Je parle de ceux descendant des Français venus s’installer le long du Saint-Laurent ?
En août 1888, on demande à Paul Leroy-Beaulieu (1843-1916) d’ouvrir, avec un discours, la réunion annuelle de la Société d’économie sociale, une association fondée par l’ingénieur, sociologue et économiste Frédéric Le Play (1806-1882).
Le Play a marqué quelques Québécois importants de la fin du 19e siècle et du début du 20e, dont Alphonse Desjardins.
Mais laissons la parole à Leroy-Beaulieu.
Nous avons déjà dit qu’au cours de son discours d’ouverture, à la réunion annuelle de la Société d’économie sociale, M. Leroy-Beaulieu avait parlé en excellents termes de notre pays. Nous empruntons au compte-rendu publié par la Réforme Sociale, les passages de ce discours relatif au Canada :
« Vous avez gardé de M. Le Play, Messieurs, ce goût pour les explorations à travers le monde. Vous êtes colonisateurs, c’est ce qui fait que je me trouve parfaitement bien parmi vous, moi vieux colonial. Vous vous intéressez à l’action de la France au dehors.
Vous étudiez avec passion nos colonies nouvelles, vous en faites souvent l’objet de vos discussions, l’Algérie, la Tunisie, Madagascar, l’Indo-Chine ; vous vous intéressez aussi à nos colonies perdues, celles qui ne restent parmi vous à l’état de souvenir et de remords, [l’île] Maurice, le Canada.
« Le Canada, il vous appartient presque ! il vous appartient par toutes les études que vous lui avez consacrées ; par les intérêts que quelques-uns d’entre vous y possèdent ; il vous appartient surtout parce que, quand vous voulez signaler un peuple qui pratique dans une large mesure les doctrines de votre fondateur, c’est le Canada que vous pouvez montrer. (Applaudissements)
« Il se trouvait là, au nord d’un continent immense, 60,000 hommes qui avaient été oubliés par nous il y a 125 ans. Ils ont gardé leurs vieilles coutumes, leur esprit traditionnel, leurs croyances, leurs mœurs et leur langue ; et en se pliant avec une rare énergie à toutes les modifications extérieures que nécessitaient les temps actuels, séparés politiquement de la mère-patrie, n’ayant plus avec elle, pendant un siècle, aucune relation, ni morale, ni matérielle, ces 60,000 abandonnés du traité de 1763 sont devenus deux millions et demi à trois millions d’hommes.
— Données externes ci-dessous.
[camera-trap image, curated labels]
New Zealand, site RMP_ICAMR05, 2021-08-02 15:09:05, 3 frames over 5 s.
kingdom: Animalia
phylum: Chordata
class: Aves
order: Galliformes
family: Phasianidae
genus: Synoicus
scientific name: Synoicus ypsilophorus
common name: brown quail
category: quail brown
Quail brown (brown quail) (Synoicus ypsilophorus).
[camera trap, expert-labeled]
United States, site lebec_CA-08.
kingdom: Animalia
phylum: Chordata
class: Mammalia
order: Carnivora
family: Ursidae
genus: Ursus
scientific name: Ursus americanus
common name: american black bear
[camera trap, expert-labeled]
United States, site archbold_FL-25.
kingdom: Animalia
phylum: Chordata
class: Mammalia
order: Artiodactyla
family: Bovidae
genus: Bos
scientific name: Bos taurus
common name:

« Ils sont descendus comme des envahisseurs dans ce monde immense qu’on appelle les États-Unis ; ils y forment des groupes croissants qui maintiennent leur caractère original, si bien que les penseurs se sont demandés s’il n’y a pas là une race française nouvelle qui va s’implanter dans le nord du Nouveau-Monde et qui, dans trois, quatre ou cinq siècles, égalera en nombre la race française ancienne. » (Bravos)
Le Canadien (Québec), 10 août 1888.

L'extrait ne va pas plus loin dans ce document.